--- SUPPLIED TEXT Enclosed Below ---

Christine Zander is an American television writer and producer. She started writing for national television on NBC's Saturday Night Live (1986–1993).

Personal life 
Zander is the daughter of Marie Zander, who died in May 2001. She has one brother Ernie Zander.  She married actor and writer Mark Nutter in 1987, and together they had son Andrew Nutter. Nutter and Zander first met at the cabaret Cross-Currents in Chicago where they were both performing improvisational comedy, and Nutter also played keyboard for the Second City touring company. The couple relocated from Chicago to New York City when Zander was offered a position at Saturday Night Live in 1986. After seven years of working for Saturday Night Live, Mark Nutter and Zander relocated with their baby to Los Angeles for Nutter to find more opportunities as a writer. They have since divorced. She is in a relationship with the German comedian Dieter Hallervorden.

Career

Saturday Night Live 

Christine Zander joined the 1986 season of Saturday Night Live along with other famous comedy writers such as Kevin Nealon and Phil Hartman. The first sketch Zander was able to get on the air starred Bill Murray as the  one night stand of cast member Jan Hooks.  During her time there, she worked closely with Nora Dunn on various sketches. When Dunn left the show, she became very close with Julia Sweeney, helping her craft sketches for the famous character “Pat,” an androgynous and cripplingly awkward boss.  Zander and Sweeney later collaborated on a fictional biography for the character, It’s Pat! My Life Exposed, which was published by Hyperion in September 1992. Her favorite sketches to write on the show were “Pat,” “Attitudes” starring John Malcovich, and “Their Eyes Evolved to Be on Their Breasts,” which involved women who developed eyes on their breasts so as to better meet the male gaze.

--- End of Enclosed SUPPLIED TEXT ---
--- INFORMATION SHOWN Enclosed Below ---

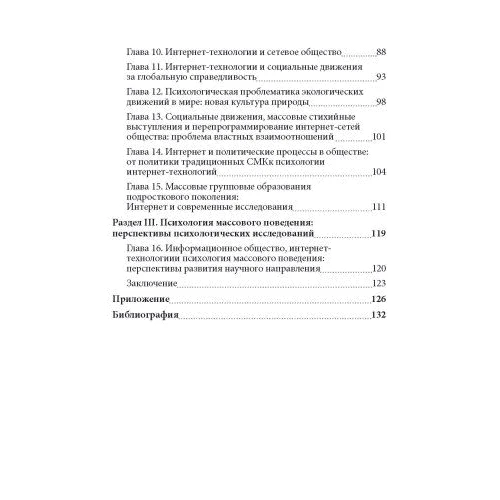 Глава 10. Интернет-технологии и сетевое общество 88

Глава 11. Интернет-технологии и социальные движения за глобальную справедливость 93

Глава 12. Психологическая проблематика экологических движений в мире: новая культура природы 98

Глава 13. Социальные движения, массовые стихийные выступления и перепрограммирование интернет-сетей общества: проблема властных взаимоотношений 101

Глава 14. Интернет и политические процессы в обществе: от политики традиционных СМКк психологии интернет-технологий 104

Глава 15. Массовые групповые образования подросткового поколения: Интернет и современные исследования 111

Раздел III. Психология массового поведения: перспективы психологических исследований 119

Глава 16. Информационное общество, интернет-технологиии психология массового поведения: перспективы развития научного направления 120

Заключение 123

Приложение 126

Библиография 132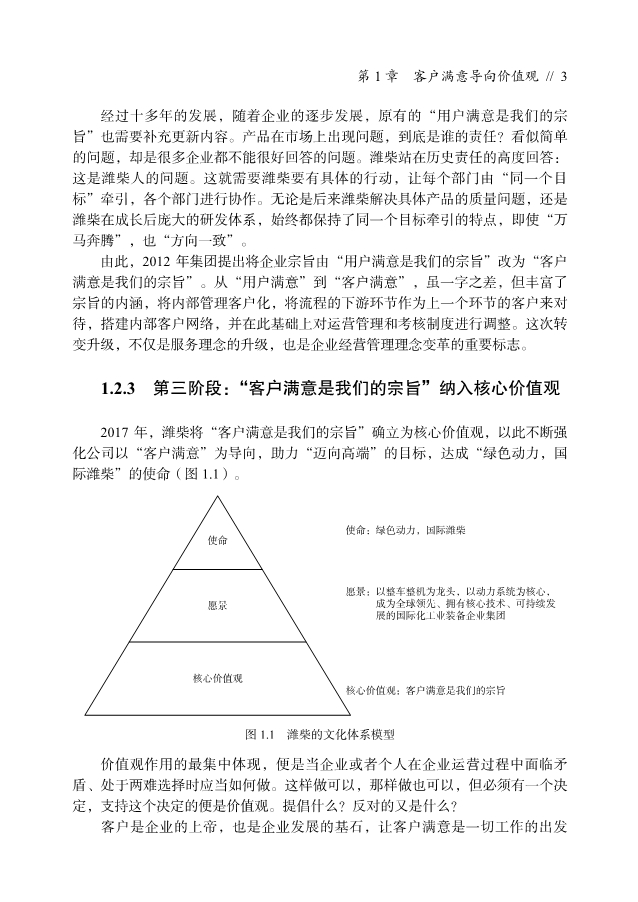 第 1 章　客户满意导向价值观 // 3

经过十多年的发展，随着企业的逐步发展，原有的“用户满意是我们的宗旨”也需要补充更新内容。产品在市场上出现问题，到底是谁的责任？看似简单的问题，却是很多企业都不能很好回答的问题。潍柴站在历史责任的高度回答：这是潍柴人的问题。这就需要潍柴要有具体的行动，让每个部门由“同一个目标”牵引，各个部门进行协作。无论是后来潍柴解决具体产品的质量问题，还是潍柴在成长后庞大的研发体系，始终都保持了同一个目标牵引的特点，即使“万马奔腾”，也“方向一致”。

由此，2012 年集团提出将企业宗旨由“用户满意是我们的宗旨”改为“客户满意是我们的宗旨”。从“用户满意”到“客户满意”，虽一字之差，但丰富了宗旨的内涵，将内部管理客户化，将流程的下游环节作为上一个环节的客户来对待，搭建内部客户网络，并在此基础上对运营管理和考核制度进行调整。这次转变升级，不仅是服务理念的升级，也是企业经营管理理念变革的重要标志。

1.2.3　第三阶段：“客户满意是我们的宗旨”纳入核心价值观

2017 年，潍柴将“客户满意是我们的宗旨”确立为核心价值观，以此不断强化公司以“客户满意”为导向，助力“迈向高端”的目标，达成“绿色动力，国际潍柴”的使命（图 1.1）。

使命

愿景

核心价值观

使命：绿色动力，国际潍柴

愿景：以整车整机为龙头，以动力系统为核心，成为全球领先、拥有核心技术、可持续发展的国际化工业装备企业集团

核心价值观：客户满意是我们的宗旨

图 1.1　潍柴的文化体系模型

价值观作用的最集中体现，便是当企业或者个人在企业运营过程中面临矛盾、处于两难选择时应当如何做。这样做可以，那样做也可以，但必须有一个决定，支持这个决定的便是价值观。提倡什么？反对的又是什么？

客户是企业的上帝，也是企业发展的基石，让客户满意是一切工作的出发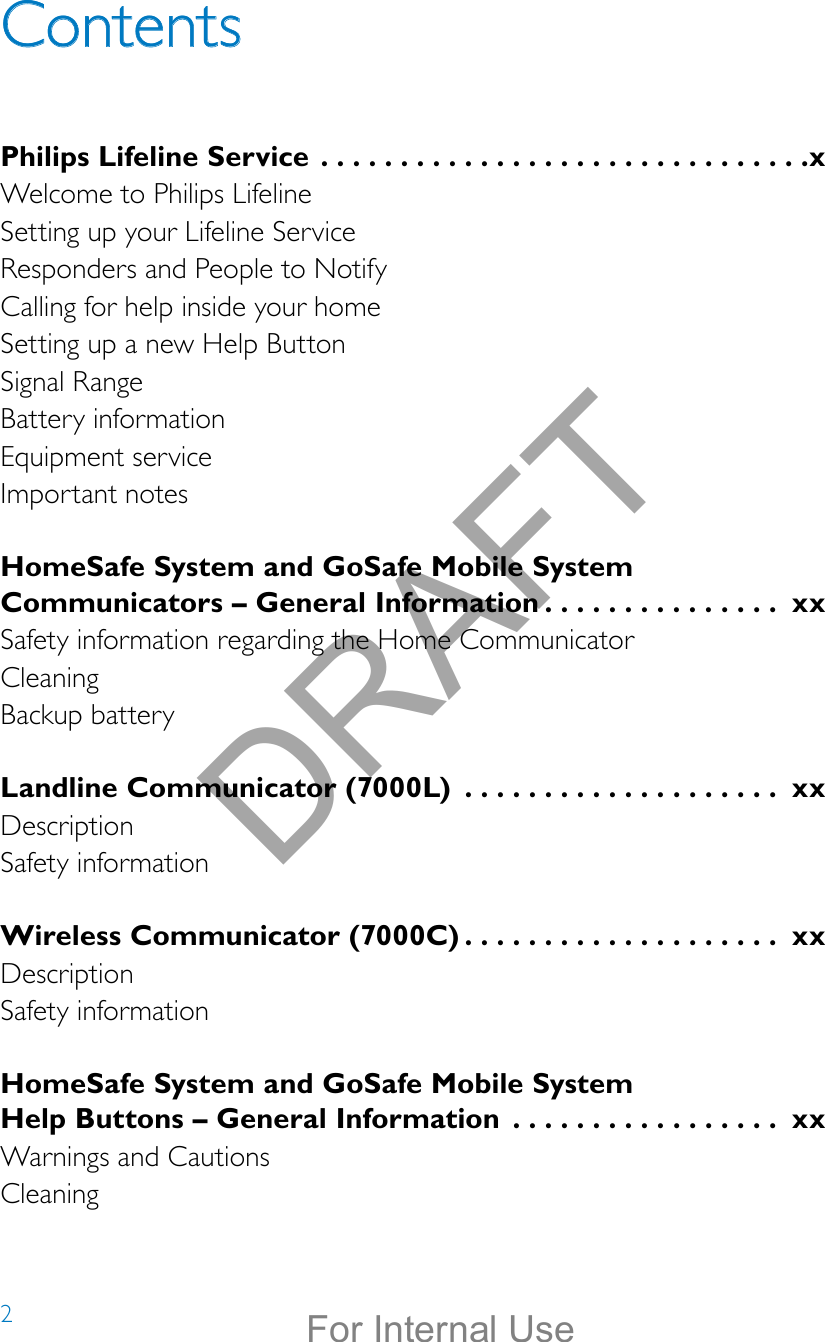 Contents

Philips Lifeline Service . . . . . . . . . . . . . . . . . . . . . . . . . . . . . . .x
Welcome to Philips Lifeline
Setting up your Lifeline Service
Responders and People to Notify
Calling for help inside your home
Setting up a new Help Button
Signal Range
Battery information
Equipment service
Important notes

HomeSafe System and GoSafe Mobile System Communicators – General Information . . . . . . . . . . . . . . . xx
Safety information regarding the Home Communicator
Cleaning
Backup battery

Landline Communicator (7000L) . . . . . . . . . . . . . . . . . . . . xx
Description
Safety information

Wireless Communicator (7000C) . . . . . . . . . . . . . . . . . . . . xx
Description
Safety information

HomeSafe System and GoSafe Mobile System Help Buttons – General Information . . . . . . . . . . . . . . . . . xx
Warnings and Cautions
Cleaning

DRAFT

2

For Internal Use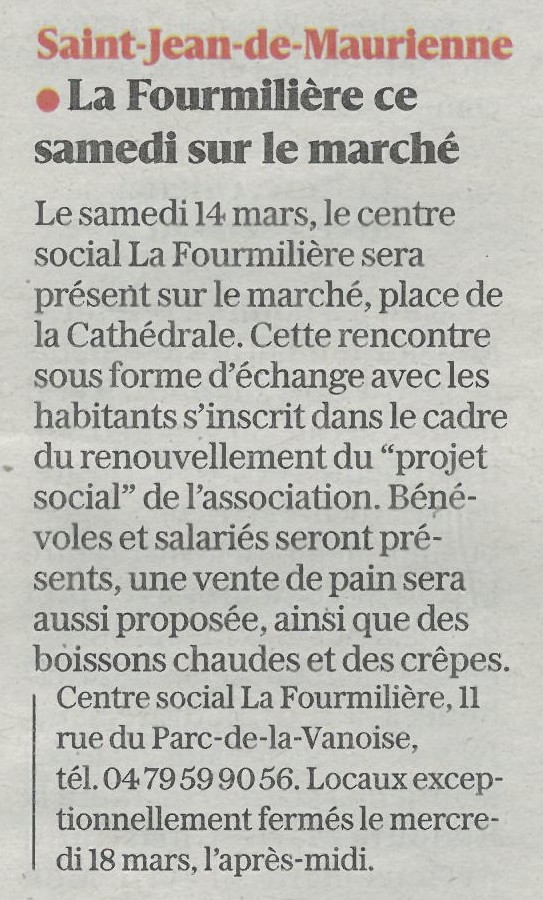 Saint-Jean-de-Maurienne

• La Fourmilière ce samedi sur le marché

Le samedi 14 mars, le centre social La Fourmilière sera présent sur le marché, place de la Cathédrale. Cette rencontre sous forme d'échange avec les habitants s'inscrit dans le cadre du renouvellement du "projet social" de l'association. Bénévoles et salariés seront présents, une vente de pain sera aussi proposée, ainsi que des boissons chaudes et des crêpes.

Centre social La Fourmilière, 11 rue du Parc-de-la-Vanoise, tél. 04 79 59 90 56. Locaux exceptionnellement fermés le mercredi 18 mars, l'après-midi.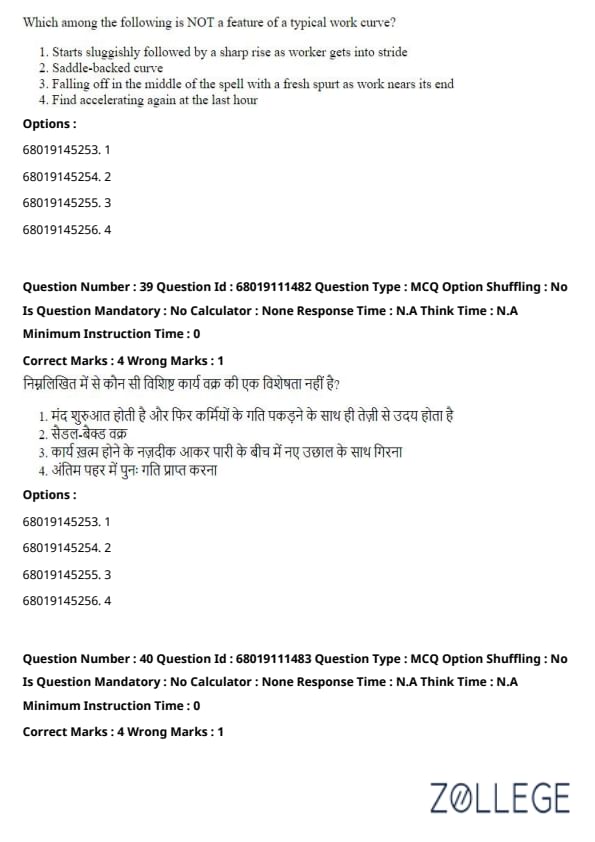 Which among the following is NOT a feature of a typical work curve?

1. Starts sluggishly followed by a sharp rise as worker gets into stride
2. Saddle-backed curve
3. Falling off in the middle of the spell with a fresh spurt as work nears its end
4. Find accelerating again at the last hour

Options :

68019145253. 1

68019145254. 2

68019145255. 3

68019145256. 4

Question Number : 39 Question Id : 68019111482 Question Type : MCQ Option Shuffling : No

Is Question Mandatory : No Calculator : None Response Time : N.A Think Time : N.A

Minimum Instruction Time : 0

Correct Marks : 4 Wrong Marks : 1

निम्नलिखित में से कौन सी विशिष्ट कार्य वक्र की एक विशेषता नहीं है?

1. मंद शुरुआत होती है और फिर कर्मियों के गति पकड़ने के साथ ही तेज़ी से उदय होता है
2. सैडल-बैक्ड वक्र
3. कार्य ख़त्म होने के नज़दीक आकर पारी के बीच में नए उछाल के साथ गिरना
4. अंतिम पहर में पुनः गति प्राप्त करना

Options :

68019145253. 1

68019145254. 2

68019145255. 3

68019145256. 4

Question Number : 40 Question Id : 68019111483 Question Type : MCQ Option Shuffling : No

Is Question Mandatory : No Calculator : None Response Time : N.A Think Time : N.A

Minimum Instruction Time : 0

Correct Marks : 4 Wrong Marks : 1

ZOLLEGE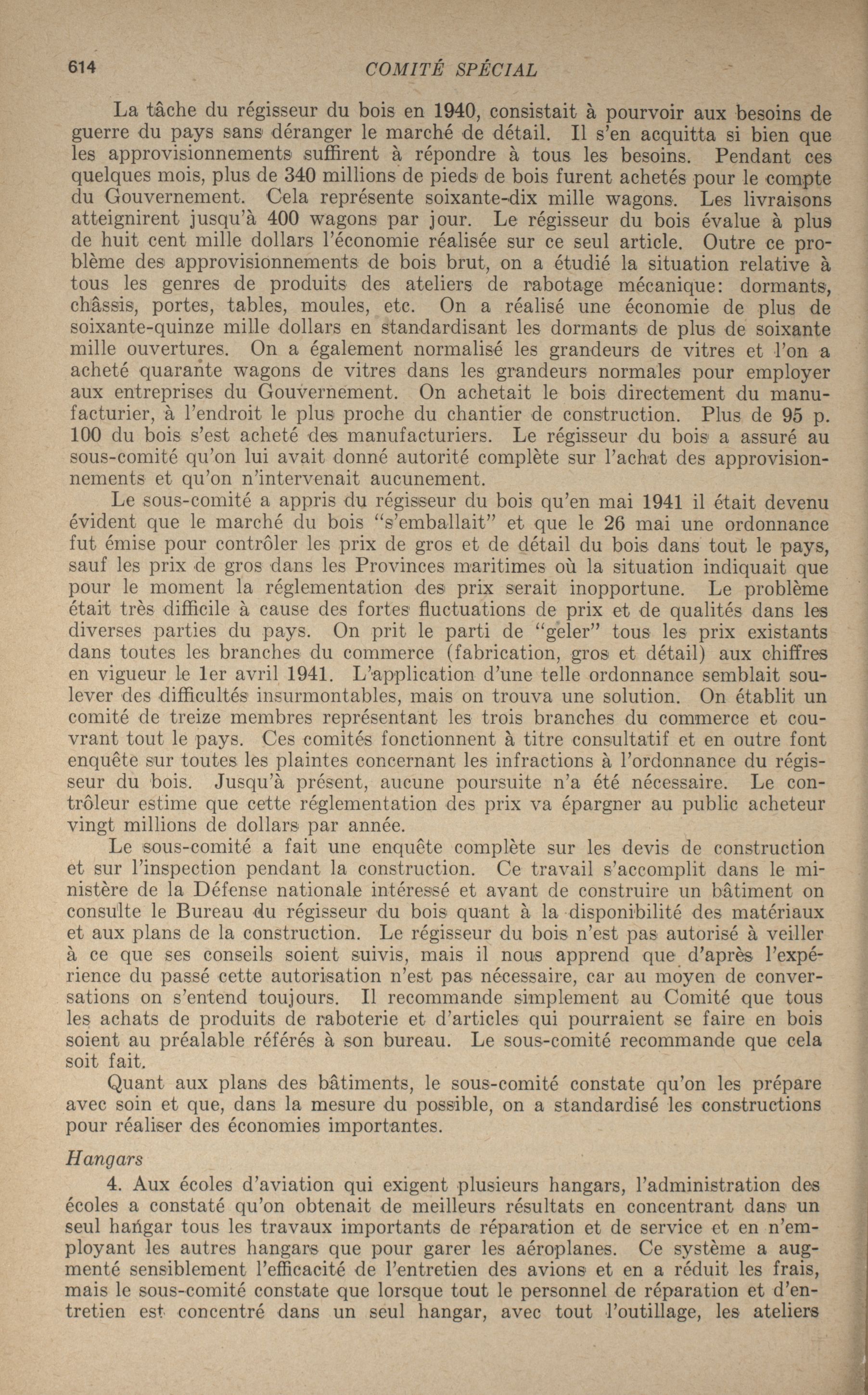 614 COMITÉ SPÉCIAL

La tâche du régisseur du bois en 1940, consistait à pourvoir aux besoins de guerre du pays sans déranger le marché de détail. Il s'en acquitta si bien que les approvisionnements suffirent à répondre à tous les besoins. Pendant ces quelques mois, plus de 340 millions de pieds de bois furent achetés pour le compte du Gouvernement. Cela représente soixante-dix mille wagons. Les livraisons atteignirent jusqu'à 400 wagons par jour. Le régisseur du bois évalue à plus de huit cent mille dollars l'économie réalisée sur ce seul article. Outre ce problème des approvisionnements de bois brut, on a étudié la situation relative à tous les genres de produits des ateliers de rabotage mécanique: dormants, châssis, portes, tables, moules, etc. On a réalisé une économie de plus de soixante-quinze mille dollars en standardisant les dormants de plus de soixante mille ouvertures. On a également normalisé les grandeurs de vitres et l'on a acheté quarante wagons de vitres dans les grandeurs normales pour employer aux entreprises du Gouvernement. On achetait le bois directement du manufacturier, à l'endroit le plus proche du chantier de construction. Plus de 95 p. 100 du bois s'est acheté des manufacturiers. Le régisseur du bois a assuré au sous-comité qu'on lui avait donné autorité complète sur l'achat des approvisionnements et qu'on n'intervenait aucunement.

Le sous-comité a appris du régisseur du bois qu'en mai 1941 il était devenu évident que le marché du bois "s'emballait" et que le 26 mai une ordonnance fut émise pour contrôler les prix de gros et de détail du bois dans tout le pays, sauf les prix de gros dans les Provinces maritimes où la situation indiquait que pour le moment la réglementation des prix serait inopportune. Le problème était très difficile à cause des fortes fluctuations de prix et de qualités dans les diverses parties du pays. On prit le parti de "geler" tous les prix existants dans toutes les branches du commerce (fabrication, gros et détail) aux chiffres en vigueur le 1er avril 1941. L'application d'une telle ordonnance semblait soulever des difficultés insurmontables, mais on trouva une solution. On établit un comité de treize membres représentant les trois branches du commerce et couvrant tout le pays. Ces comités fonctionnent à titre consultatif et en outre font enquête sur toutes les plaintes concernant les infractions à l'ordonnance du régisseur du bois. Jusqu'à présent, aucune poursuite n'a été nécessaire. Le contrôleur estime que cette réglementation des prix va épargner au public acheteur vingt millions de dollars par année.

Le sous-comité a fait une enquête complète sur les devis de construction et sur l'inspection pendant la construction. Ce travail s'accomplit dans le ministère de la Défense nationale intéressé et avant de construire un bâtiment on consulte le Bureau du régisseur du bois quant à la disponibilité des matériaux et aux plans de la construction. Le régisseur du bois n'est pas autorisé à veiller à ce que ses conseils soient suivis, mais il nous apprend que d'après l'expérience du passé cette autorisation n'est pas nécessaire, car au moyen de conversations on s'entend toujours. Il recommande simplement au Comité que tous les achats de produits de raboterie et d'articles qui pourraient se faire en bois soient au préalable référés à son bureau. Le sous-comité recommande que cela soit fait.

Quant aux plans des bâtiments, le sous-comité constate qu'on les prépare avec soin et que, dans la mesure du possible, on a standardisé les constructions pour réaliser des économies importantes.

Hangars

4. Aux écoles d'aviation qui exigent plusieurs hangars, l'administration des écoles a constaté qu'on obtenait de meilleurs résultats en concentrant dans un seul hangar tous les travaux importants de réparation et de service et en n'employant les autres hangars que pour garer les aéroplanes. Ce système a augmenté sensiblement l'efficacité de l'entretien des avions et en a réduit les frais, mais le sous-comité constate que lorsque tout le personnel de réparation et d'entretien est concentré dans un seul hangar, avec tout l'outillage, les ateliers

--- End of Enclosed INFORMATION SHOWN ---

*WORK TO BE COMPLETED*.
Answer these questions from the text about Christine Zander:
(a) At which cabaret did Zander and Mark Nutter first meet?
(b) Which publisher released It's Pat! My Life Exposed, and in what month and year?
(c) In the first sketch Zander got on the air, Bill Murray played the one night stand of which cast member?

*ANSWER TO THE PROBLEM*.
(a) Cross-Currents, in Chicago
(b) Hyperion, in September 1992
(c) Jan Hooks